# SPAM RECAL



## old sarge (May 27, 2018)

Hormel is recalling canned meats including Spam.

https://www.cbsnews.com/news/spam-recall-hormel-canned-meats-2018-05-27/


----------



## TomKnollRFV (May 27, 2018)

Thanks for the heads up; I normally do buy a can of spam every so often!


----------



## old sarge (May 27, 2018)

Like beans and rice, there is always a can or two in the pantry.


----------



## chef jimmyj (May 27, 2018)

Thanks. I need to check the pantry. We eat about two cans a week. Fried with eggs and onions or as a protein with mac & cheese, are two fav's...JJ


----------



## greatfx1959 (May 27, 2018)

say it aint so! always a can or two in my pantry.......roll tide


----------



## bdskelly (May 27, 2018)

I fry Spam like morning Bacon. Never had it as a kid. But time in Hawaii made me appreciate that particular can o goodness.  
But I’m out. Nothing to check. Need to run to the store so I’ll have some to check! B


----------



## radio (May 27, 2018)

I buy an 8 pack at Sam's club and smoke it fairly often.  Mine passed the lot number and "sell by" date, so I'm good!


----------



## old sarge (May 27, 2018)

I'm good as well.  Not sure about the previous cans I ate over the last few months. Right tasty stuff!


----------



## Gwanger (May 27, 2018)

old sarge said:


> I'm good as well.  Not sure about the previous cans I ate over the last few months. Right tasty stuff!

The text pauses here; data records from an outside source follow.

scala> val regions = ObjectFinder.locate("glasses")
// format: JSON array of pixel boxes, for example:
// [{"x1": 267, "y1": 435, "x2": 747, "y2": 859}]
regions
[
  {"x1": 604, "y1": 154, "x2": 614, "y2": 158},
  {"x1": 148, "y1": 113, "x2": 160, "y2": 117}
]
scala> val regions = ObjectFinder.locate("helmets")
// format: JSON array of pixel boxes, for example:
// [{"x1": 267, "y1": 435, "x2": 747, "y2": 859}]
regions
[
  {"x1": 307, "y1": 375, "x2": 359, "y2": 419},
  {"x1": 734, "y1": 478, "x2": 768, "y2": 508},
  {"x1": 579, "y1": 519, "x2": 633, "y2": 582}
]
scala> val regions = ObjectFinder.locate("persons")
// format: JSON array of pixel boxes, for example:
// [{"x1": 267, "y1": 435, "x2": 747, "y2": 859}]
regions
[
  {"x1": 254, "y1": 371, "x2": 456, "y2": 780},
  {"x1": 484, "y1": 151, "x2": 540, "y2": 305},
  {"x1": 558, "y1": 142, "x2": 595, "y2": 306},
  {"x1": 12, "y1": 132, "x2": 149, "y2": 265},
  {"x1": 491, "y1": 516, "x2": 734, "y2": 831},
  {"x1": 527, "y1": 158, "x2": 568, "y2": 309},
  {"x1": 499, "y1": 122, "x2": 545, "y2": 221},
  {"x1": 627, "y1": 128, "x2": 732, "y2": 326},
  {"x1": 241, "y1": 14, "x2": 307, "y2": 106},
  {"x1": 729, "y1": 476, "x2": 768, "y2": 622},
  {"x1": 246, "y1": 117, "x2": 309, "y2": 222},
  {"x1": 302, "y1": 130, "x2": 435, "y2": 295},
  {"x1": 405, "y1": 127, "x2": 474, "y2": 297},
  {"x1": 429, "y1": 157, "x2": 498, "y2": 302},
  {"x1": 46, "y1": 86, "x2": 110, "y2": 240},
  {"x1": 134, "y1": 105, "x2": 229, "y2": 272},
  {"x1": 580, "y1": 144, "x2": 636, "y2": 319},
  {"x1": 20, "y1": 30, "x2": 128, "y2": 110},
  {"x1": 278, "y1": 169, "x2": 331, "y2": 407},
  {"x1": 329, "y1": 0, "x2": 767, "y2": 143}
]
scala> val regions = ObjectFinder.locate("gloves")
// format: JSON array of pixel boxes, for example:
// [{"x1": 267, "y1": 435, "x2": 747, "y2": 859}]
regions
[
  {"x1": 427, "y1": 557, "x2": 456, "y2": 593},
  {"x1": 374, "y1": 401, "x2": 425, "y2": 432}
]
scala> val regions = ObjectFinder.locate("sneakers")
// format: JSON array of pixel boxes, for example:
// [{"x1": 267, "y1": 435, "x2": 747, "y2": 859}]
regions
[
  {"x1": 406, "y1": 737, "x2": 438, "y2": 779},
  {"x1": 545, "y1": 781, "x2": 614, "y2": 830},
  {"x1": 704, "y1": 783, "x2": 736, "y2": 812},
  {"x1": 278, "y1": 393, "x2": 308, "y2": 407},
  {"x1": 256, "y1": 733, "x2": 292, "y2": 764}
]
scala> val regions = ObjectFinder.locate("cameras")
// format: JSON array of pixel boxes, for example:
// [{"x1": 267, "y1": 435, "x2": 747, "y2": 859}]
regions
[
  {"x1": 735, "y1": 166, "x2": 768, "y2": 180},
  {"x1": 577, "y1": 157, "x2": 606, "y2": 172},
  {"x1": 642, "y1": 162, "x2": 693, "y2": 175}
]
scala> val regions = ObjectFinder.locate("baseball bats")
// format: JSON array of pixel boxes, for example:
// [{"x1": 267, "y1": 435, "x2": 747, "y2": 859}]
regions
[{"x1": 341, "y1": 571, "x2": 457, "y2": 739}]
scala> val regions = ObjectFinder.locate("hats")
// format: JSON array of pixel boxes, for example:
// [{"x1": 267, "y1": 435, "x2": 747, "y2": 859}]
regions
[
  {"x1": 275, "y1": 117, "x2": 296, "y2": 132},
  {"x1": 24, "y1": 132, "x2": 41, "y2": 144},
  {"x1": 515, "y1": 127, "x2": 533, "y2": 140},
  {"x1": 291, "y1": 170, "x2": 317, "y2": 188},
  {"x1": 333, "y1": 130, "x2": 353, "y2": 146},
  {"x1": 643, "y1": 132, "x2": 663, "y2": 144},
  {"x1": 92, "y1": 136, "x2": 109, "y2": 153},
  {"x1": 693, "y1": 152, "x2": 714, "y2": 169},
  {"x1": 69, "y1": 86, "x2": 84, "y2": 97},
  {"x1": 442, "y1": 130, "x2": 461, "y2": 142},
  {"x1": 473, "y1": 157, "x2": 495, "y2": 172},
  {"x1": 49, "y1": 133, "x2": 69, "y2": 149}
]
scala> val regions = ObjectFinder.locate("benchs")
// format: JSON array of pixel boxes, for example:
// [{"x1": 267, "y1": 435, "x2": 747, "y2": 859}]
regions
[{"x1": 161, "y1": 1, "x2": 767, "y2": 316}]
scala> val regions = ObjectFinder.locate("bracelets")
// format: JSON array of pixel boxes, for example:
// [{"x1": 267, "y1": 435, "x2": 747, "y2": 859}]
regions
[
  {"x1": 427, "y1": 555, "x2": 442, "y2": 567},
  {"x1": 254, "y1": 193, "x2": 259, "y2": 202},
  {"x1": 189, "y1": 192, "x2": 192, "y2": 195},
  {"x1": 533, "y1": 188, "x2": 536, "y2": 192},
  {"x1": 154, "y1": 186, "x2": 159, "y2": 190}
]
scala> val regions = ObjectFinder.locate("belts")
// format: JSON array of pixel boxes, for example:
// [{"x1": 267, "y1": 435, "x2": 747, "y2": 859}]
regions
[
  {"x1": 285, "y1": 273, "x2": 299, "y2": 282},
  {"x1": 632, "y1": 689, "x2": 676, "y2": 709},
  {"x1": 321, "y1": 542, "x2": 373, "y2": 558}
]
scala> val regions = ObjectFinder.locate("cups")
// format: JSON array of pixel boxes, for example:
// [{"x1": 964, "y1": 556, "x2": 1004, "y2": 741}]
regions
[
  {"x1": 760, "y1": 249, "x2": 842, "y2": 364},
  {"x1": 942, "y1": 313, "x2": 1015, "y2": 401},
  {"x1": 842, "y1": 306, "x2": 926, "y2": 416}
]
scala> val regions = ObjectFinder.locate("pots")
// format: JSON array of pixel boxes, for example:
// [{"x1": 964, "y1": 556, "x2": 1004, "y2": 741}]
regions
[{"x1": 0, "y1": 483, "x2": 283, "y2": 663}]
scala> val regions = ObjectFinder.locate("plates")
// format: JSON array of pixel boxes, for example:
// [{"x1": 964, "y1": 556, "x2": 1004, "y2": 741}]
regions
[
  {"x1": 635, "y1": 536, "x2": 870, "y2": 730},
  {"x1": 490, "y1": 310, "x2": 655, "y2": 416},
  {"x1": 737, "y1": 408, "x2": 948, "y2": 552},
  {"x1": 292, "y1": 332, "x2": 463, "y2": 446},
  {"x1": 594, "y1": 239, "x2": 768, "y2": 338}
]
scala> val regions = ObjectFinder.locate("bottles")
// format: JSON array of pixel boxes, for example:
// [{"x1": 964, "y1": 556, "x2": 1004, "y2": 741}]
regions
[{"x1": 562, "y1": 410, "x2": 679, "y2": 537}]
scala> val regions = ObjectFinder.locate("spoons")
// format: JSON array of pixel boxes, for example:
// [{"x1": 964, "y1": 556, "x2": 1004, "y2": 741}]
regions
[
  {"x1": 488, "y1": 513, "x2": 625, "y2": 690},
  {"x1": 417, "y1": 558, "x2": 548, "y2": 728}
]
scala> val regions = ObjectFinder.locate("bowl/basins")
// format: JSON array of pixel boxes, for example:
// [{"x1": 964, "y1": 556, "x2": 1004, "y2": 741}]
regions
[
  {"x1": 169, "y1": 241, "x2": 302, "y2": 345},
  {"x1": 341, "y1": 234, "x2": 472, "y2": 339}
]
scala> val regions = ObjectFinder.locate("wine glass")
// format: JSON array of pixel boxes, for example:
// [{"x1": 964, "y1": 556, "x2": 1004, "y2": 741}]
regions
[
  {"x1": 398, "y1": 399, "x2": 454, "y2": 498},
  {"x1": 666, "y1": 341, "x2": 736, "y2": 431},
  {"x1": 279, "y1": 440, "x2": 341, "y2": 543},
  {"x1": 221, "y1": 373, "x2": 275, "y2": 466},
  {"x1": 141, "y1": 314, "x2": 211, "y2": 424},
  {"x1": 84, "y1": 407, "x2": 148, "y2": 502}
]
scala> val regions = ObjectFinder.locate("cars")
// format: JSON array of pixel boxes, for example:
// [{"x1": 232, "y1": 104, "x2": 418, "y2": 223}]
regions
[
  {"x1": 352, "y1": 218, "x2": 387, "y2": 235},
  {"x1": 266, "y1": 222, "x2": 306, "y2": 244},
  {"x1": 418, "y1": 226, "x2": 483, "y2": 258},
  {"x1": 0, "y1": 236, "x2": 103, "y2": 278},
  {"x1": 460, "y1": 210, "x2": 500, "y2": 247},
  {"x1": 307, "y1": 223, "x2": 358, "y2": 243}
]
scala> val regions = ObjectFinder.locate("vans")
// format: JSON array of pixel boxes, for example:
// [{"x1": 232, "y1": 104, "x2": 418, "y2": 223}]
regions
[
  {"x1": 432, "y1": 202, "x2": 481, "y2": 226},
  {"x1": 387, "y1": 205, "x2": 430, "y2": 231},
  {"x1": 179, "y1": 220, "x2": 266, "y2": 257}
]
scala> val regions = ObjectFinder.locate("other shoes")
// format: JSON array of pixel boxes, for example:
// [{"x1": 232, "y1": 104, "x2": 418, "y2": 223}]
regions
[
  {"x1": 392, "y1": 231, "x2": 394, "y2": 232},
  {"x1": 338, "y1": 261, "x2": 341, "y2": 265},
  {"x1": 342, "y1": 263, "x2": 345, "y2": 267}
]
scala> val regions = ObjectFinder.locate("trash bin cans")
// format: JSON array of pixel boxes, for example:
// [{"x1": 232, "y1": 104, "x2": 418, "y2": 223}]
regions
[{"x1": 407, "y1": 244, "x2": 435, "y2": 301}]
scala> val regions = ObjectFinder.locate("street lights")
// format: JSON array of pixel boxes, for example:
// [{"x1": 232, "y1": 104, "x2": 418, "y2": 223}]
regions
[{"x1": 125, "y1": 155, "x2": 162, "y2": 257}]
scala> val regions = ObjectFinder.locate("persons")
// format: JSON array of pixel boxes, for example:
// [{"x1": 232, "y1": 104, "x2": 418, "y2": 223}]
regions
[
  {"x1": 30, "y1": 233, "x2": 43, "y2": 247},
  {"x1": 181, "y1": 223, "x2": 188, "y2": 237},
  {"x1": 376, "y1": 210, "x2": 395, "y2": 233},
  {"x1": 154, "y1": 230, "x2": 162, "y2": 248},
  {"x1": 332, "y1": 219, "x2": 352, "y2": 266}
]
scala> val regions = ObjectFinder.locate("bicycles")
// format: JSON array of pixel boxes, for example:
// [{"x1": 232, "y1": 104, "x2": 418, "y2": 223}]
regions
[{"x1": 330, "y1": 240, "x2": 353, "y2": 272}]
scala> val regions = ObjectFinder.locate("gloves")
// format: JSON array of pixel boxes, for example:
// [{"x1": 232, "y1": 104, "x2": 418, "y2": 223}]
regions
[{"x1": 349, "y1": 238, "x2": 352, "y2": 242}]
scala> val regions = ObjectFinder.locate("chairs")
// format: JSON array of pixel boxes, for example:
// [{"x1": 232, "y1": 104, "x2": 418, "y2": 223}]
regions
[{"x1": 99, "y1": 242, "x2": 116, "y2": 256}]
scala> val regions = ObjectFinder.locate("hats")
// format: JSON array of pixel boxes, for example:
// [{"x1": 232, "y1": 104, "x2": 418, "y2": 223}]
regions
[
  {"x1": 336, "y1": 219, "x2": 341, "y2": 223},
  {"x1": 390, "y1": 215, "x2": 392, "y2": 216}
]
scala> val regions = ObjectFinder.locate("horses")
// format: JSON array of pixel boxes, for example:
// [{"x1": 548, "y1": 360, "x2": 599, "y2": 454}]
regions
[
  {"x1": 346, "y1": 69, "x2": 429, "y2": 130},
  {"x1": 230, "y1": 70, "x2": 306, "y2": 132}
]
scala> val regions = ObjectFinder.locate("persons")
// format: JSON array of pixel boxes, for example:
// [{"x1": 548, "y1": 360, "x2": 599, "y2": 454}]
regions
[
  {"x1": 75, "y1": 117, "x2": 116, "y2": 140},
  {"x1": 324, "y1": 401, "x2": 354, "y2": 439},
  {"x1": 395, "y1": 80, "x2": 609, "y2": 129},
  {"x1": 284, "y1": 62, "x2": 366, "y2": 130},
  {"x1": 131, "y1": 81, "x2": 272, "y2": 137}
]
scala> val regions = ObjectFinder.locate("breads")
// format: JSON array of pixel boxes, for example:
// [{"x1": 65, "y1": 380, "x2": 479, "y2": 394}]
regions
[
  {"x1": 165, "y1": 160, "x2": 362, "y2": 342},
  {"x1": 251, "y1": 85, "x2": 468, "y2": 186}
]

my dad was a cook in the army after he got disentery ( sorry about spelling) twice from army food.So he said heck with it and became a cook.Two of his favs from his service days were creamed chipped beef and spam w/eggs. Spam lives on!


----------



## SonnyE (May 27, 2018)

I loved my Dad's Creamed Chipped Beef! We'd have it on toast.
Dad called it Sh!t on a Shingle, came from Navy speak.
I didn't care what it was, I LIKED it.
But Spam was never a favorite with me. Ate it as a kid, but parted ways.
So I could tell you without looking there isn't any here.
But I do feel for all who do like it.

We have relatives in Hawaii who LOVE Spam!


----------



## old sarge (May 28, 2018)

Growing up in the 50's, Spam was a staple in out house. Inexpensive and times were tough for us. Always loved it; mom learned to loathe it.


----------



## gmc2003 (May 28, 2018)

It's great fried up and made into a grilled spam and cheese sammie. I have a can in the pantry that I'll check the info on.

Chris


----------



## SmokinAl (May 28, 2018)

Gosh I feel silly, but I have never had Spam!
Al


----------



## Gwanger (May 28, 2018)

SmokinAl said:


> Gosh I feel silly, but I have never had Spam!
> Al


Al, that kinda makes me laugh,I still buy a can when buying groceries for a trip up north to go fishing. Easy simple breakfast w/eggs.I know you are going to try it now.


----------



## radio (May 28, 2018)

SmokinAl said:


> Gosh I feel silly, but I have never had Spam!
> Al


Al, try it in the smoker.  Score it deeply, use a bit of yellow mustard and coat with rib rub.  Smoke at 275 or better until it opens up like the pic.  Slice and enjoy!  The little stick looking thingies are stems from the ground Rosemary I add to Jeff's rub recipe.  I grow my own and grind in a spice grinder, but need to be more careful about getting less woody parts in the leaves:(


----------



## noboundaries (May 28, 2018)

We had SPAM on occasion when I was growing up, usually fried with eggs. I remember liking it a lot, even fixing it at university a few times.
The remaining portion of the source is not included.